French President Emmanuel Macron on Wednesday formally announced the “end of the Barkhane operation,” France’s decade-long mission against jihadis in the Sahel region of Africa.
Macron said a new strategy would be formulated with new partners as a “consequence of what we have experienced,” a tactful admission that France’s relationship with certain African powers has grown sour, especially strategically-vital Mali.
“Our military support for African countries will continue, but according to new principles that we have defined with them,” Macron said during a speech on military policy at the naval base in Toulon.
“Over the coming months we must determine how to profoundly change our methods and our commitments alongside our African partners,” he said, anticipating “lighter and more integrated deployment with them.”
Operation Barkhane began in 2013 as a French military intervention against al-Qaeda, which was backing a violent insurrection against the government of Mali by a nomadic people called the Tuareg.
The Tuareg were restless and unhappy with the modern Malian state ever since it gained independence from France in 1960 and had fought several unsuccessful rebellions in the past, but now they had support from al-Qaeda and a supply of fighters with combat experience returning from Libya after the fall of dictator Moammar Qaddafi.
The offensive the Tuareg launched in January 2012 was exceptionally brutal, displacing tens of thousands of Malians and drawing repeated condemnations from the French government for the summary execution of Malian soldiers and civilians. International human rights monitors criticized the Malian military for abuses as well.
France intervened at the request of the Malian government, which greeted French forces with a hero’s welcome. At its peak, Operation Barkhane included some 5,500 French troops, deployed to Niger, Chad, and Burkina Faso as well as Mali. France reported suffering 53 military casualties during the nine-year deployment.
About 3,000 French soldiers are still on the ground in the other countries, but they withdrew from Mali in August, in part because the government of President Ibrahim Boubacar Keita was overthrown by a military coup in August 2020, producing a “transitional government” that was overthrown by another coup in 2021.
Mali’s relations with France and the European Union deteriorated rapidly after the coups, especially once the junta began developing close ties with Russia and allegedly hiring mercenaries from Russia’s infamous Wagner Group.
The junta called on France to begin removing its troops “without delay” in February 2022, and in May it announced it was pulling out of its defense agreement with Paris, citing alleged “flagrant violations” of Malian sovereignty.
The French-led European Takuba task force that began operations in 2019 pulled out in July 2022, followed by France’s full complement of forces a month later.
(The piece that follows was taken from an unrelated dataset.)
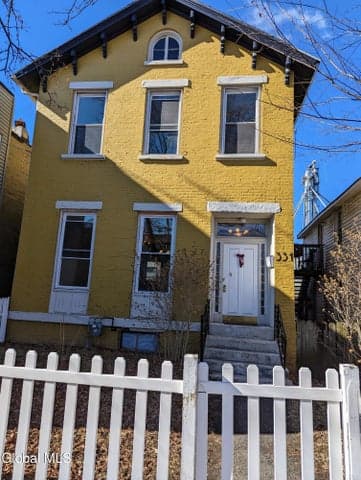331 1st Street, Troy, NY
France offered to provide Malian troops with air support against the jihadis, but the offer was curtly refused.
In an August letter to the U.N. Security Council, the junta accused France of supporting the jihadis and committing “acts of aggression” against the Malian military regime, including alleged French violations of Malian airspace to “collect intelligence for the benefit of terrorist groups … and to drop arms and ammunition to them.”
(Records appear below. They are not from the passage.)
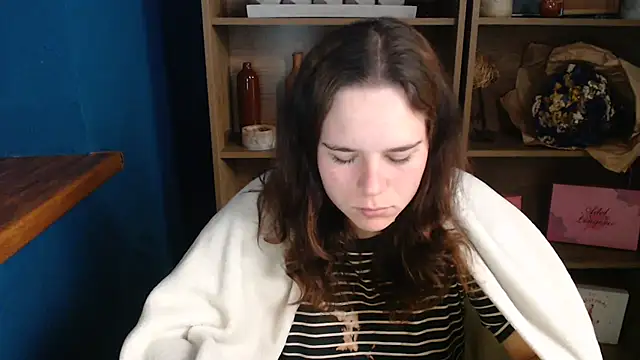 Snapshot of mini_girly chatting on October 2025 06:53:02 AM mini girly online show from October 2025 06:53:02 AM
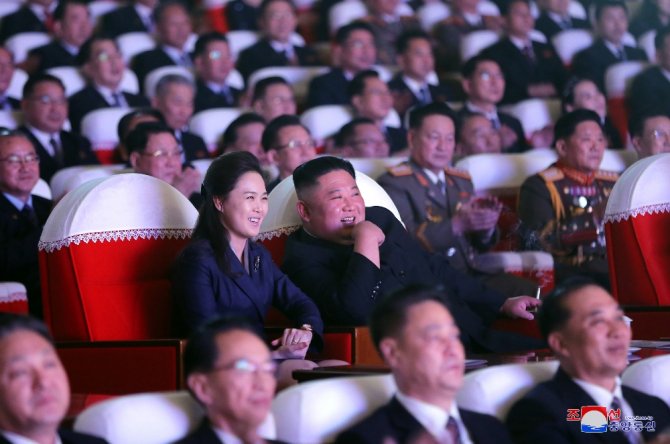 Kuzey Kore Lideri Kim Jong-un’un Eşi 1 Yıl Sonra İlk Kez Kamuoyu Önünde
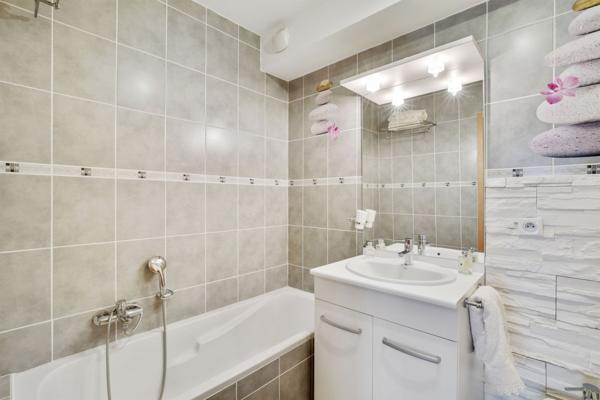 Vente Appartement de luxe Évian-les-Bains 4 Pièces 75 m²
France angrily rejected these accusations, insisting jihadi groups “remain its designated enemies across the planet.” French officials complained about a flood of “disinformation” in Mali that sought to turn the public against French forces while glorifying Russia.
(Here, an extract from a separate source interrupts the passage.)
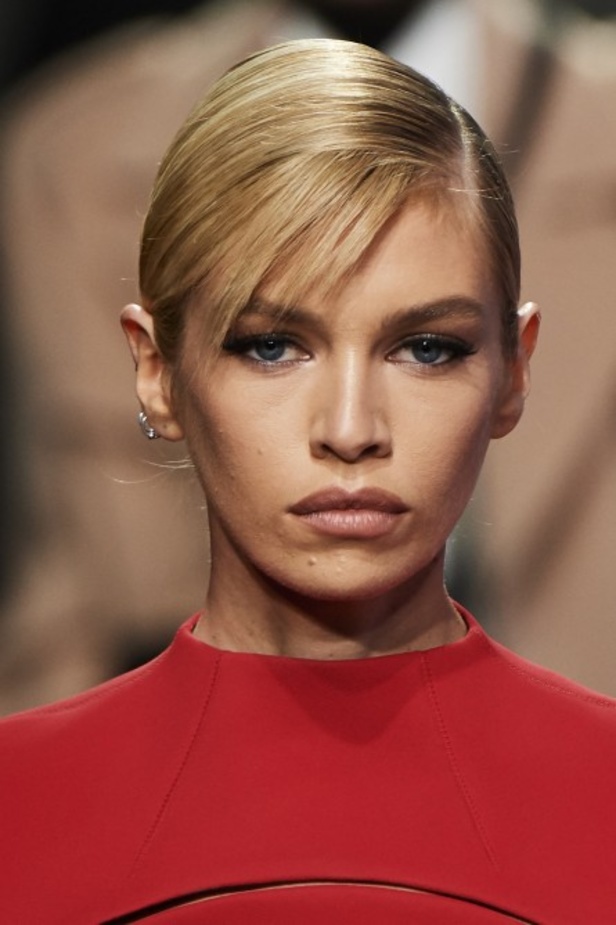 مجموعة فيرساتشي VERSACE لخريف وشتاء 2020-2021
Macron’s administration vowed to continue fighting terrorism in the Sahel region, but it was increasingly clear the reconfigured intervention would no longer be known as Operation Burkhane.
The Council on Foreign Relations (CFR) wrote a grim post-mortem on Operation Burkhane in July 2021, after Macron announced a partial drawdown of French forces:
The French strategy has been to hold off the jihadis to allow the states in the region to develop the capacity to see to their own defense. The longer they stayed, the French sought to “internationalize” their involvement, seeking the participation of other EU states—the motivation behind Takuba—to complement Barkhane and MINUSMA, the UN peacekeeping force in Mali, and emphasizing that the lead should be taken by the African governments under threat. Successive Washington administrations have supported the French approach and provided logistical assistance.
The strategy has not been successful, with jihadi groups seeming to go from strength to strength. In 2021, the jihadi threat is more extensive than in 2013, causing anxiety even in Ivory Coast and Senegal.
In hindsight, the French military presence has been too small in a vast region to be transformative. The governments which the French support are largely run by elites isolated from the populations they ostensibly govern, leading to coup attempts, including two successful attempts in Mali in the last year. Domestic security services are regularly accused of human rights abuses.
Macron’s office said on Wednesday the new Sahel strategy would “reduce the exposure and visibility of our military forces in Africa and to focus on cooperation and support; mainly in terms of equipment, training, intelligence and operational partnerships for countries that want it.”
“In the field of perceptions, Barkhane continues to occupy a very important presence on social networks. It is necessary to put a clear end to it in order to switch to another logic,” the statement from Macron’s office said.